(36)地形改変・弓浜半島編 日本最大級の砂州形成

白砂青松の弓ケ浜を歩くと、奥日野からもたらされた砂鉄を今も観察することができる=米子市河崎
 北に島根半島、南に大山を望みながら弓ケ浜を歩く。境港、米子両市にまたがる弓浜半島は長さ18キロ、幅3~5キロ、面積は64平方キロ。日本最大級の砂州だ。波打ち際を見つめると、白砂が真っ黒に染まった場所がある。黒の正体は砂鉄。奥日野の花こう岩に含まれていた物が日野川と美保湾を経て運ばれた。この砂鉄の存在こそが、弓浜半島の成り立ちを物語る。
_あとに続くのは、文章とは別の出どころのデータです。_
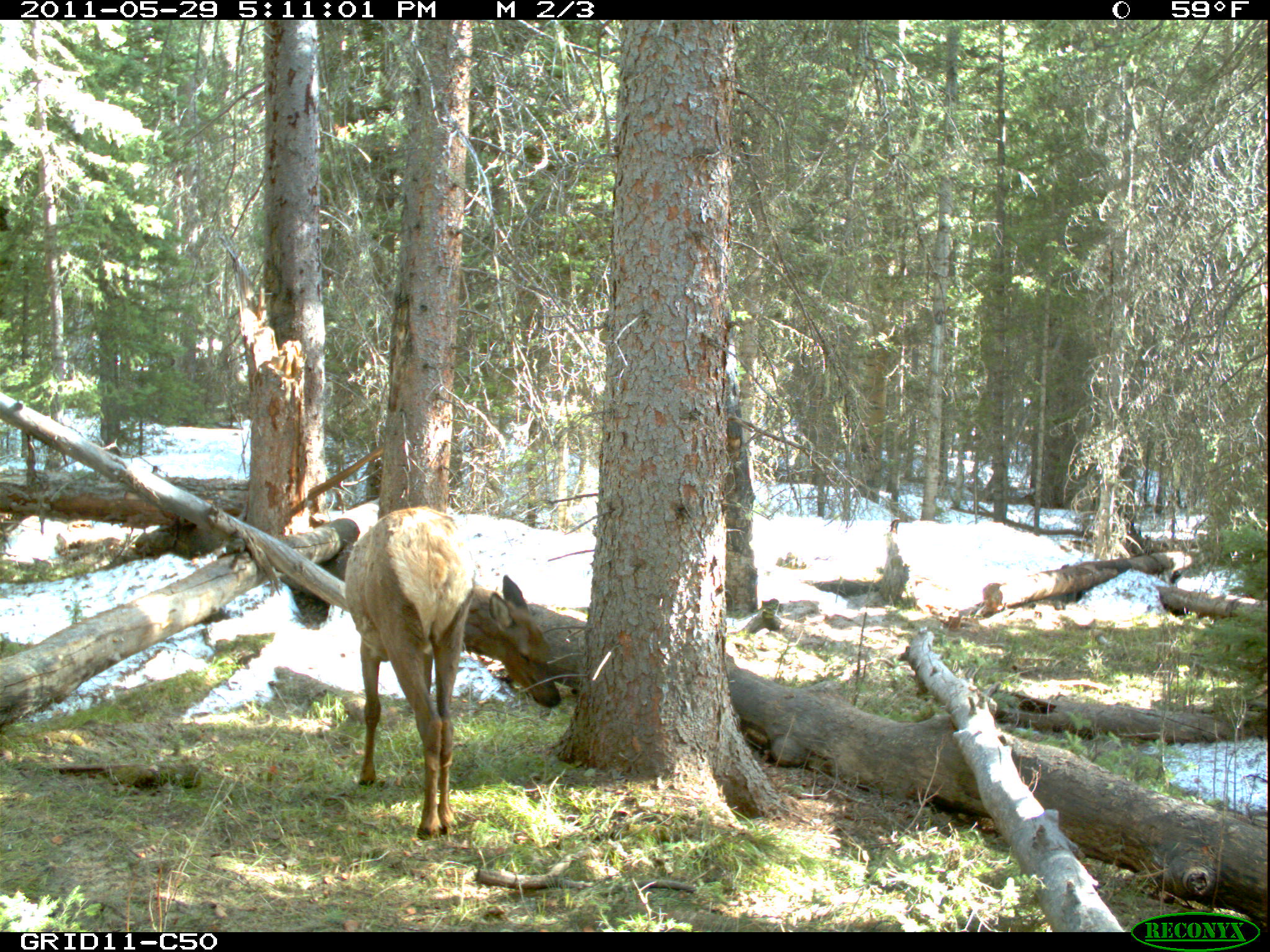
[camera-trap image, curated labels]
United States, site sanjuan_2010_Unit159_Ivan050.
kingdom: Animalia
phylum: Chordata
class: Mammalia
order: Artiodactyla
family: Cervidae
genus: Cervus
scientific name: Cervus elaphus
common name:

 中海側から美保湾側に向かい内浜、中浜、外浜がある中、外浜のほとんどが日野川上流域のたたら製鉄に伴う鉄穴(かんな)流しで出た膨大な土砂で形成されたことを示す研究成果がある。山口大学の貞方昇名誉教授が外浜の堆積物を調べた結果、大半が花こう岩の砕けた石英や長石で、「かなくそ」と呼ばれるたたら製鉄で生じるかすが含まれていることを突き止めた。

 江戸時代から干拓が行われた内浜についても、島根大学の林正久名誉教授が「鉄穴流しで出た土砂を流し込んで田を作る技を用いた」と説く。中海側の粟島は風土記の時代は島だったが、近世の新田づくりにより今は陸続きとなっている。

 さらに、上流で採取しきれなかった大量の砂鉄は日野川を通じて下流にもたらされ、島根半島を挟んで伯耆と石見の間でユニークな商圏を形成していく。

妻木晩田遺跡がある丘陵から眺めた弓浜半島=鳥取県大山町妻木
 幕末から明治期にかけて、淀江や小波、赤碕周辺から大量の浜砂鉄が回船に載せられ、石見方面に売りに出された。田儀櫻井家の越堂たたら(出雲市多伎町)をはじめ、百済(くだら)たたら(大田市鳥井町)、宅野たたら(同仁摩町)など日本海側と江川水系のたたらで使われた。回船は伯耆に戻る際に石州瓦を買って帰った。

 鳥取藩の文書などを読み解いた松江工業高等専門学校の鳥谷智文教授は「双方ともに利益が得られる取引だった。たたらは砂鉄が欠かせず、伯耆側は冬の寒さに強い石州瓦が必要だった」と考察する。

 弓浜半島はかつて、出雲国風土記に「夜見島(よみのしま)」と書かれた島であり、国引き神話に「三穂(みほ)の埼(さき)」を造る際の国土の引き綱として描かれた。古代人が発想した綱を拡大、発展させ、今の姿に完成させた陰の主人公こそ、奥日野で鉄穴流しに従事した人々の営みだった。